In the article, the writer ponders whether or not to try and contact Paul Theroux to find out if it was meant as a joke (the book overall had a light and humorous approach), but decided not to. In the end though, Paul reached out to him with the following:
Cecil, my man!
You were right the first time. Yes, it is a joke. In spite of my solemn declaration in The Happy Isles of Oceania, the voracious Spam consumption in the Pacific is not conclusive evidence of a cannibal past.
And I enjoyed seeing my laborious joke cleverly adumbrated in yet another of your witty, wide-ranging, and inexhaustibly erudite columns.
But also, speaking as a vegetarian, all meat-eating looks to me like the first step down the road to anthropophagy.

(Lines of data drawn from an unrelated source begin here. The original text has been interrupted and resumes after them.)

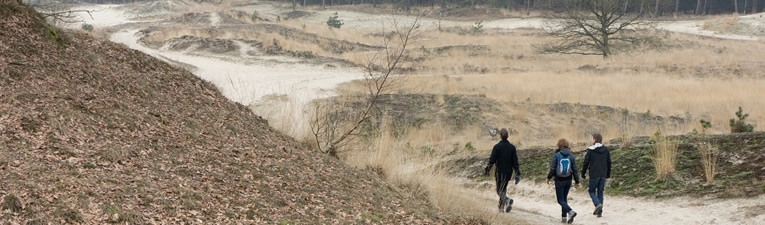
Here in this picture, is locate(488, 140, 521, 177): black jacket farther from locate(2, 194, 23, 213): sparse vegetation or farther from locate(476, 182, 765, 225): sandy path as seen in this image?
locate(2, 194, 23, 213): sparse vegetation

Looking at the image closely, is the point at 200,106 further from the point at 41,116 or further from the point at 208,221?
the point at 208,221

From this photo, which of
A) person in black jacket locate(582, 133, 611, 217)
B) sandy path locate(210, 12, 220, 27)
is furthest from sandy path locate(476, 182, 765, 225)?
sandy path locate(210, 12, 220, 27)

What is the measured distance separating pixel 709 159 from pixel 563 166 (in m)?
3.33

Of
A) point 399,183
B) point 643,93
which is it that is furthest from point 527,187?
point 643,93

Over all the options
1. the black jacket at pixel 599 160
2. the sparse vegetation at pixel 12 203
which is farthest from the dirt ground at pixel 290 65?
the sparse vegetation at pixel 12 203

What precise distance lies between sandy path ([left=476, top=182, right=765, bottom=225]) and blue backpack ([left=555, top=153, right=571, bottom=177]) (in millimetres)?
757

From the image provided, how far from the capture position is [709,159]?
38.7ft

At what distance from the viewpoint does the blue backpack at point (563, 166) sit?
32.7ft

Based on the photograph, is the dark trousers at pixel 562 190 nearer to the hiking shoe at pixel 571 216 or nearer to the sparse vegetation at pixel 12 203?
the hiking shoe at pixel 571 216

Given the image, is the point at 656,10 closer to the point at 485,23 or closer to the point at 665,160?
the point at 485,23

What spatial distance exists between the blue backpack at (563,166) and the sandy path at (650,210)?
76 centimetres

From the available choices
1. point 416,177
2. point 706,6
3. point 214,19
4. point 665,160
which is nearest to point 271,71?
point 665,160

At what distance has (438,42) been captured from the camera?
52.4 meters

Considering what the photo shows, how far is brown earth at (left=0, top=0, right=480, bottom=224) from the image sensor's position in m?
4.82
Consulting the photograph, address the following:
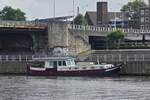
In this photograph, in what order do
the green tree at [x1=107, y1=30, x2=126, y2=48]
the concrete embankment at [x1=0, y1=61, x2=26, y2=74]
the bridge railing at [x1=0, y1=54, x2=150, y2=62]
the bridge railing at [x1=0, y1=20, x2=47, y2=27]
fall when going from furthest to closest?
the green tree at [x1=107, y1=30, x2=126, y2=48]
the bridge railing at [x1=0, y1=20, x2=47, y2=27]
the concrete embankment at [x1=0, y1=61, x2=26, y2=74]
the bridge railing at [x1=0, y1=54, x2=150, y2=62]

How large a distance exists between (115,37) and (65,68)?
48629mm

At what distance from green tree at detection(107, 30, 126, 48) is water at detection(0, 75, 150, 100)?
65.1 meters

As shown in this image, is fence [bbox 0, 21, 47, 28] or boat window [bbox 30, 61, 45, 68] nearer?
boat window [bbox 30, 61, 45, 68]

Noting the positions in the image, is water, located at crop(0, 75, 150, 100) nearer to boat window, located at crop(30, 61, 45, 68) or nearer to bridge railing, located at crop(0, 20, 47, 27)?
boat window, located at crop(30, 61, 45, 68)

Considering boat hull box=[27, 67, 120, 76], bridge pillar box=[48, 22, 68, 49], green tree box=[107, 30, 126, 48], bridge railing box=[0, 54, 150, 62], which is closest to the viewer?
boat hull box=[27, 67, 120, 76]

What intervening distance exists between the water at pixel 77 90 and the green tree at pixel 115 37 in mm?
65149

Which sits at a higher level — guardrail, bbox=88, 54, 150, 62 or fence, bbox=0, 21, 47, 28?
fence, bbox=0, 21, 47, 28

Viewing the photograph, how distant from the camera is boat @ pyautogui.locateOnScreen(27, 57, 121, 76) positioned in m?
122

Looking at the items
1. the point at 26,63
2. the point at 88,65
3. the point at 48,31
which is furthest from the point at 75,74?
the point at 48,31

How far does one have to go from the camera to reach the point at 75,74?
124000 millimetres

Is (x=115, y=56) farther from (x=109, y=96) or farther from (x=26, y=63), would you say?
(x=109, y=96)

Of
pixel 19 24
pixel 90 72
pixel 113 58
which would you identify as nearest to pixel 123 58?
pixel 113 58

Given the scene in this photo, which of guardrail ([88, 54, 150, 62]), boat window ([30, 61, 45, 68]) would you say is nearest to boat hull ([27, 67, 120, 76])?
boat window ([30, 61, 45, 68])

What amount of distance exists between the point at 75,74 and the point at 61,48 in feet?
118
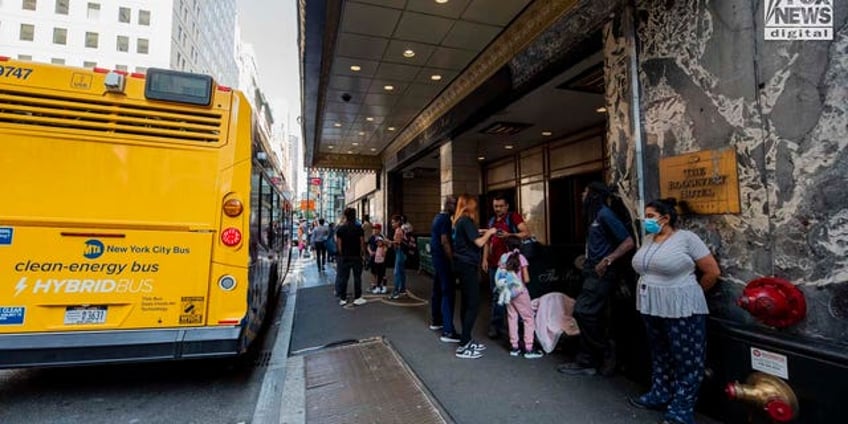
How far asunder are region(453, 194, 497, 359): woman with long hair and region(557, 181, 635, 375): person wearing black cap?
978mm

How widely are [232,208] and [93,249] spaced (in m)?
1.08

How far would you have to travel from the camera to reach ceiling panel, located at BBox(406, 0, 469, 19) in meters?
5.26

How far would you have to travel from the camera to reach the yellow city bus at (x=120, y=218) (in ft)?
10.3

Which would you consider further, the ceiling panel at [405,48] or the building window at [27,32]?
the building window at [27,32]

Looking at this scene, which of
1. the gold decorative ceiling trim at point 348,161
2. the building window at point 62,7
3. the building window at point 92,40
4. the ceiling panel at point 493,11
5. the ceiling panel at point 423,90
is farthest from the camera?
the building window at point 92,40

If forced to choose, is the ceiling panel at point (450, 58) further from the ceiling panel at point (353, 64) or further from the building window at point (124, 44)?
the building window at point (124, 44)

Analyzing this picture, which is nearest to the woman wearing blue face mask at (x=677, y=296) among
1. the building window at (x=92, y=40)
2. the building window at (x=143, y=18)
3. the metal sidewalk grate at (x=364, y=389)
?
the metal sidewalk grate at (x=364, y=389)

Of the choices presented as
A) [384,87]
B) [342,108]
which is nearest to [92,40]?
[342,108]

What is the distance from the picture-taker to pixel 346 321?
6133 mm

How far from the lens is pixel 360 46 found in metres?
6.64

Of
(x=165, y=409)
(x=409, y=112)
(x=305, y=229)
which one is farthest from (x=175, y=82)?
(x=305, y=229)

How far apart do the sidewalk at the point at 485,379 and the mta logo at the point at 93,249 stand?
6.44 feet

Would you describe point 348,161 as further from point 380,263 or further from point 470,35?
point 470,35

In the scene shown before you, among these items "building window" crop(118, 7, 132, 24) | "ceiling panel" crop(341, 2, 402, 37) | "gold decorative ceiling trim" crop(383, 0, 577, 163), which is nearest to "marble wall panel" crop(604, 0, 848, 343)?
"gold decorative ceiling trim" crop(383, 0, 577, 163)
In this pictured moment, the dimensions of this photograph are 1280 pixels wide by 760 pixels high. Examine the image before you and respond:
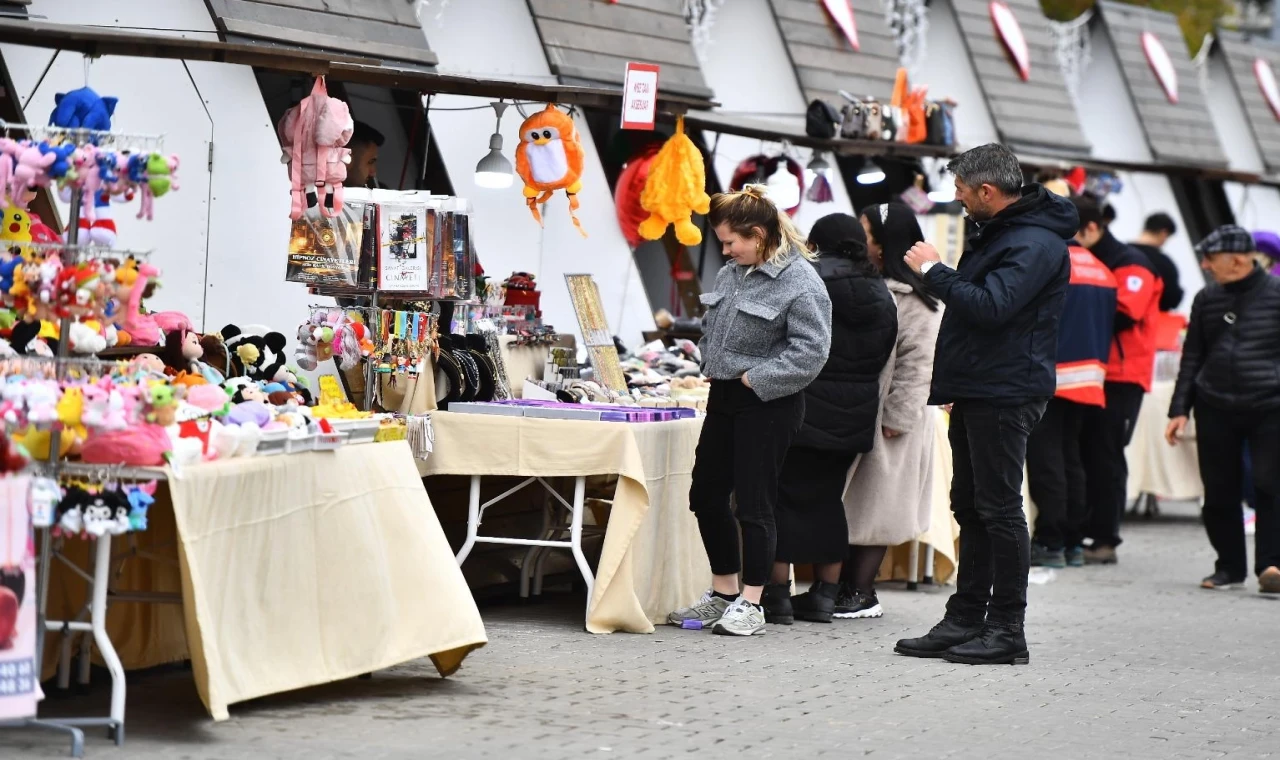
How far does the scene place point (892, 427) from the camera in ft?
26.6

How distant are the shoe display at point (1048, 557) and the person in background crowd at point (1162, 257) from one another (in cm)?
254

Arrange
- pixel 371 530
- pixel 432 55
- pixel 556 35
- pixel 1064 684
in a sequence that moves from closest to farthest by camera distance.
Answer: pixel 371 530
pixel 1064 684
pixel 432 55
pixel 556 35

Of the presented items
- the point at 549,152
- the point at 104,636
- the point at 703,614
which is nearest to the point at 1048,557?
the point at 703,614

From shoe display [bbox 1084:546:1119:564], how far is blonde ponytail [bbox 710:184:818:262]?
432 centimetres

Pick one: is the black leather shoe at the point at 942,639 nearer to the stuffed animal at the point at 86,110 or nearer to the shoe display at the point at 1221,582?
the shoe display at the point at 1221,582

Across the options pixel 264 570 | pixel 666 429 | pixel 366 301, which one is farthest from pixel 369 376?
pixel 264 570

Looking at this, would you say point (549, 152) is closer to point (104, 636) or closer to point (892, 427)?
point (892, 427)

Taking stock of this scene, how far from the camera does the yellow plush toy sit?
31.6ft

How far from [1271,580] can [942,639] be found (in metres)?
3.33

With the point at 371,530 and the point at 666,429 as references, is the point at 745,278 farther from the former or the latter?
the point at 371,530

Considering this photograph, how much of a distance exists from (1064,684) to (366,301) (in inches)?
120

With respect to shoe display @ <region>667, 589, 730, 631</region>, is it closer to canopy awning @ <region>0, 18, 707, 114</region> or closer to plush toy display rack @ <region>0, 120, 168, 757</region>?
canopy awning @ <region>0, 18, 707, 114</region>

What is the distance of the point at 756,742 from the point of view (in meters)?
5.23

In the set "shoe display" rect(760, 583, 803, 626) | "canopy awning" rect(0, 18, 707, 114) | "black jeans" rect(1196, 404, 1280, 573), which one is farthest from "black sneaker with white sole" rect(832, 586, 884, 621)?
"canopy awning" rect(0, 18, 707, 114)
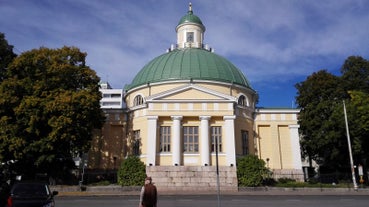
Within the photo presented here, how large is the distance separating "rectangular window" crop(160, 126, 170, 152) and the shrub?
3.68 metres

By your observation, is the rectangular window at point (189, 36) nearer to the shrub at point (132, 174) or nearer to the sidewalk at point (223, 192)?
the shrub at point (132, 174)

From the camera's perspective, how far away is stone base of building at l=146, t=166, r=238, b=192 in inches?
1158

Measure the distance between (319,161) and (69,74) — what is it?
36032mm

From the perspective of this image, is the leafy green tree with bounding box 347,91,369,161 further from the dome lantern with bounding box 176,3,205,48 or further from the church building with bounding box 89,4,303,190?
the dome lantern with bounding box 176,3,205,48

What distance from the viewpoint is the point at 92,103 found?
29.6 metres

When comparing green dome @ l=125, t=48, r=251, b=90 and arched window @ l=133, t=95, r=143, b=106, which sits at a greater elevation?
green dome @ l=125, t=48, r=251, b=90

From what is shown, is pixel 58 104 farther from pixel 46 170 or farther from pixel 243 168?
pixel 243 168

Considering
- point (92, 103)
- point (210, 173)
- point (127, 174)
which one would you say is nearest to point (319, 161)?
point (210, 173)

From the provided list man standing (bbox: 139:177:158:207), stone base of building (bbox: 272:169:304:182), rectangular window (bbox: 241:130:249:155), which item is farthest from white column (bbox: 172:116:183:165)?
man standing (bbox: 139:177:158:207)

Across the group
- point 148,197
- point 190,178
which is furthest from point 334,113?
point 148,197

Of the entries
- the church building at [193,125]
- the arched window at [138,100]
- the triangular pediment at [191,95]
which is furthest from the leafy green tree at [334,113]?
the arched window at [138,100]

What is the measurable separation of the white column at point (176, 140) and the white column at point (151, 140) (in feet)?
6.11

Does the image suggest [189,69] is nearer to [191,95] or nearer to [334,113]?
[191,95]

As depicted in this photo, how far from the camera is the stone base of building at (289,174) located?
36.7m
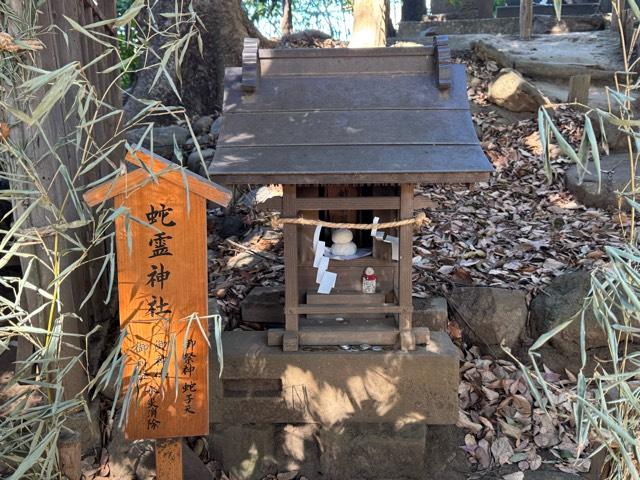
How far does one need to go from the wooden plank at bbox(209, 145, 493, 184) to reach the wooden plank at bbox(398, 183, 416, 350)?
276 millimetres

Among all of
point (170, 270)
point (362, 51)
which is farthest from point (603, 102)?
point (170, 270)

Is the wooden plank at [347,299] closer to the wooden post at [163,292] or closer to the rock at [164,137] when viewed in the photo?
the wooden post at [163,292]

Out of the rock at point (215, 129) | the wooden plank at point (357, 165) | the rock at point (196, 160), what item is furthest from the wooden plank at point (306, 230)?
the rock at point (215, 129)

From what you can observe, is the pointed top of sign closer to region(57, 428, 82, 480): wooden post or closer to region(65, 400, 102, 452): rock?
region(57, 428, 82, 480): wooden post

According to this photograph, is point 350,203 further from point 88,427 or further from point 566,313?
point 88,427

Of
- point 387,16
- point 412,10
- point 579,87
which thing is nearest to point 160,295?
point 579,87

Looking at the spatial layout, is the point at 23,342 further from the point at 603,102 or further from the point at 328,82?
the point at 603,102

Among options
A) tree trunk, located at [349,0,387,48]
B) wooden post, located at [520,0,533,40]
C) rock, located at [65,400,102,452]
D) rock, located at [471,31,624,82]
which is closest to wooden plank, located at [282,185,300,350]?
rock, located at [65,400,102,452]

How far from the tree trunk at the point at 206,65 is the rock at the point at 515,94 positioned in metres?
3.39

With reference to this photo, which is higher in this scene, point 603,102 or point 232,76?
point 232,76

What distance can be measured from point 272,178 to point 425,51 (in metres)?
1.31

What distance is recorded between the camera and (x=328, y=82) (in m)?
3.85

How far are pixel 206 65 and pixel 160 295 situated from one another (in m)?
5.73

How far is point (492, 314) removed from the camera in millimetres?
4617
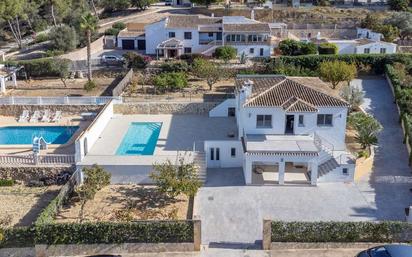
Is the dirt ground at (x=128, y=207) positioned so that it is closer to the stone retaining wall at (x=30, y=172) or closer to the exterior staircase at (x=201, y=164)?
the exterior staircase at (x=201, y=164)

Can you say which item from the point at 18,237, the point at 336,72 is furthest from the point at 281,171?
the point at 336,72

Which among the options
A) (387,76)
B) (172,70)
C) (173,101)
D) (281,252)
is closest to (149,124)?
(173,101)

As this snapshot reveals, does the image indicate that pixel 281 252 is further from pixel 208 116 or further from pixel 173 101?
pixel 173 101

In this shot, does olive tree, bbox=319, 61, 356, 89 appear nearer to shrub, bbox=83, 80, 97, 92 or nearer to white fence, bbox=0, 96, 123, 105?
white fence, bbox=0, 96, 123, 105

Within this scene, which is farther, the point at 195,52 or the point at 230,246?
the point at 195,52

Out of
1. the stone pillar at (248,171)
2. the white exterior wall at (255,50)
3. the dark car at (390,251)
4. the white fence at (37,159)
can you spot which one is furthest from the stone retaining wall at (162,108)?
the dark car at (390,251)

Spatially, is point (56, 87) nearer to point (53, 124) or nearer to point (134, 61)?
point (134, 61)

With good wishes, Paul Theroux
Islanders developed an attachment to SPAM because meat is fairly rare in island nations and canned SPAM was shelf stable and readily available. It was a great alternative for meat consumption outside of extremely important events or holidays where it would make sense to slaughter livestock and have meat. When you don't have the land for large numbers of grazing livestock like sheep or cattle, you primarily hunt fish and keep few if any smaller livestock that don't need as much room or resources (pigs, goats). With small numbers available, you'd only slaughter rarely and generally for celebration.